Find the line below that contains "var _gaq = _gaq || [];". Transcribe it and every line after it exactly, adding nothing.

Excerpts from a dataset
--- START ---

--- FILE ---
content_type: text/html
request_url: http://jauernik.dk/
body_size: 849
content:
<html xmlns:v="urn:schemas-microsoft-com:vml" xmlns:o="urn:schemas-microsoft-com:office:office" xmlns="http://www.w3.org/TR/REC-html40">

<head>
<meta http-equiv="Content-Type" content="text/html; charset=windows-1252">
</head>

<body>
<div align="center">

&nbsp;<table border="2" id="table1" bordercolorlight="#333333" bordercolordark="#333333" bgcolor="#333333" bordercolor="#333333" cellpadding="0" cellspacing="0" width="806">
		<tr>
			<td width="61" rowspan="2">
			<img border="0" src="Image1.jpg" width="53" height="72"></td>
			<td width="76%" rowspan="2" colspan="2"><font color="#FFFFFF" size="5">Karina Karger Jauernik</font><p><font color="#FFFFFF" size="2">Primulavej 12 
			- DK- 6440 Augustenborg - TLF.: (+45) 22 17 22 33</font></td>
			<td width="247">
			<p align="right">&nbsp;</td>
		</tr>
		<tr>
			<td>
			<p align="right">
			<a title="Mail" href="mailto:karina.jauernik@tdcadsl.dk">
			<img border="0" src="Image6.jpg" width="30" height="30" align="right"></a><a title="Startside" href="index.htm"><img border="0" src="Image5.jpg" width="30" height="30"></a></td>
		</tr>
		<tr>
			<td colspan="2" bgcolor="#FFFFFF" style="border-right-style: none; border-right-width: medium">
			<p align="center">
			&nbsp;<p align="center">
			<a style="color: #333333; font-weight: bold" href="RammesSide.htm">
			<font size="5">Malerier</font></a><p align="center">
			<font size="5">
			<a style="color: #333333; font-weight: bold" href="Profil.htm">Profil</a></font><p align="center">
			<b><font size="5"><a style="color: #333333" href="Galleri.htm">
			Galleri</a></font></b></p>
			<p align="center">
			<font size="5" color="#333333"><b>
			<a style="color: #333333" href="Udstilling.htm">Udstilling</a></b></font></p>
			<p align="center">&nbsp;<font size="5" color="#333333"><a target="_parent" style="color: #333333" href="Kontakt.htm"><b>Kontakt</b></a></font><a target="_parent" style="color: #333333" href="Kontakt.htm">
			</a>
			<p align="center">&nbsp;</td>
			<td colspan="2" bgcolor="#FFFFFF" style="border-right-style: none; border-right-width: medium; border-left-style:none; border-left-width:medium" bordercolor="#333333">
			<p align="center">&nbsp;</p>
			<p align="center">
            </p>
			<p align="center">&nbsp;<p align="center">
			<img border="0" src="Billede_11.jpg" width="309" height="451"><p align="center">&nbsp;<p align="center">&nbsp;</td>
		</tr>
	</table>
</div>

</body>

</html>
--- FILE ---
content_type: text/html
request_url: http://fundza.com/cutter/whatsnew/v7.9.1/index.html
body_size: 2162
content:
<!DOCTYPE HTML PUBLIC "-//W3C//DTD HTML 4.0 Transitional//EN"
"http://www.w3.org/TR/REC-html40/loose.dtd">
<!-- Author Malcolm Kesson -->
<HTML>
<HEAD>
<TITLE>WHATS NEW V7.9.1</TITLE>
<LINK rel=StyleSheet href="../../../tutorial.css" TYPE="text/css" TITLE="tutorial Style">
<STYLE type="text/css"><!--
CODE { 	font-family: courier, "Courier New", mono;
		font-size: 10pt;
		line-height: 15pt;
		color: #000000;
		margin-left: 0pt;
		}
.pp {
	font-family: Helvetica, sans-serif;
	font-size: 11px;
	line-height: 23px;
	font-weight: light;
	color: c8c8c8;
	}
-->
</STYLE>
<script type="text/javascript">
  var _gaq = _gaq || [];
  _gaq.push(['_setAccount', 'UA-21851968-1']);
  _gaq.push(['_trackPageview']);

--- END ---

Response:
  var _gaq = _gaq || [];
  _gaq.push(['_setAccount', 'UA-21851968-1']);
  _gaq.push(['_trackPageview']);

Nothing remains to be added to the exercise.